月微微伸起了小手,有些古怪的看她一眼,低聲道:“我……我是醫師……”
“你是醫師?”言台秀有些懷疑的看著她。
在她心裏,這幾個可就是些靠美色活著的花瓶而已。
方禦寒這時在邊上開口道:“她們都是掌握著許多技能的異能者,月的醫術你並不需要懷疑什麽。”
自己在別人麵前還不是一副哭哭啼啼的小女孩兒形象,偏偏到了自己跟前就裝成和藹可親的長輩模樣。
言台秀冷哼,瞥她一眼。
沒有人注意到,一旁攬著方禦寒的方清煙,她低垂著頭,卻不時偷偷地瞄向床上傷勢累累的方禦臣。

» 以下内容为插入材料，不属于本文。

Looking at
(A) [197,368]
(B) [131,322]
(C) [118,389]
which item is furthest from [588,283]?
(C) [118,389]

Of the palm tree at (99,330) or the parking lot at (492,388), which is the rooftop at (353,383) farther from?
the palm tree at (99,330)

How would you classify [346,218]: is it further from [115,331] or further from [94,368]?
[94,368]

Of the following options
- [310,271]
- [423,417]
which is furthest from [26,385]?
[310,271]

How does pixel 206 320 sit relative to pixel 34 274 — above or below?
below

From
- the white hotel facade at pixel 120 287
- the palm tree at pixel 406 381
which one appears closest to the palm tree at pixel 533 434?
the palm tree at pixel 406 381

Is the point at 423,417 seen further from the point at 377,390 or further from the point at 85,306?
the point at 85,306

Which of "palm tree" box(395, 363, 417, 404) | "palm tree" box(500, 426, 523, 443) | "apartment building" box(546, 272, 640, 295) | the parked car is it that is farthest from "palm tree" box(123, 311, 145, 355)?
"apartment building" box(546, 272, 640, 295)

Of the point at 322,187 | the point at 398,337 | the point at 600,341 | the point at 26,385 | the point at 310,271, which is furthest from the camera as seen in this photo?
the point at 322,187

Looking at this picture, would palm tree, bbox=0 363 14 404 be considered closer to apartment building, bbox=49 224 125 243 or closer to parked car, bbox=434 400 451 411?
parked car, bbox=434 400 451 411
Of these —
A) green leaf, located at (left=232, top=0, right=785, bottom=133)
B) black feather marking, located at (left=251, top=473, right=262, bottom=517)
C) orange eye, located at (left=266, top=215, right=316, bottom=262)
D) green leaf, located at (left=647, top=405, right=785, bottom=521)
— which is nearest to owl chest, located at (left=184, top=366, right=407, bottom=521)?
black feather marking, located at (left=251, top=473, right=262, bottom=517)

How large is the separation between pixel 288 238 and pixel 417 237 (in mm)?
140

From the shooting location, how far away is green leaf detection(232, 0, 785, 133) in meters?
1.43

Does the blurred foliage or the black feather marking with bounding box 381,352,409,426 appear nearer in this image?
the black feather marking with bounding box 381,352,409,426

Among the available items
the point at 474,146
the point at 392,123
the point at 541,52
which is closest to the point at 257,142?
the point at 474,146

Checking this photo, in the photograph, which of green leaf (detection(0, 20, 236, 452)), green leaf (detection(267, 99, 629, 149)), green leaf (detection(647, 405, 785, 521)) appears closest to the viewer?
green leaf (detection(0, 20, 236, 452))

她比言台秀要來的更早,腦海中浮現著月先前結結巴巴的聲音。
“……我不知道……或……少爺……傷勢太重了……”
如果他……她就自由了嗎?她的身邊再也不會有這個男人無禮的糾纏了嗎?……
明明昨天……她還神經質的在花庭裏向他大發脾氣呢……
可是他不知道,她在荷池亭子裏,一個人孤孤單單的望著荷花,院落的那份清幽寧靜竟讓她感到恐懼……
她慌忙的站起身,圍繞荷池而建的走廊裏並沒有任何人。
他將新雪再次帶回,這個下午或許也不會來了呢……
不……她怎麽能對這個男人日日夜夜的陪伴感到習以為常呢?
“清煙。”恍然間,床上的男人坐起了身子,一臉和煦笑容的看著她。
“我錯了好不好?”他眼裏柔情蜜意,耷拉著眉角,一副怕她生氣的模樣。簡直難看的像一條哈巴狗。
真醜。她低聲說著,眼角一片晶瑩。
隻有一旁的方禦寒蒼白了小臉,指甲滑動著自己的手心,低垂著臉一聲不吭。
平靜的海麵上下起了雨,海底下很快便會暗流湧動起來。
這會兒一時間,更沒有人注意到的是,那個原本在四女打著麻將時,貼著風的身子看著動漫的雪發女孩兒,已經不見了蹤影。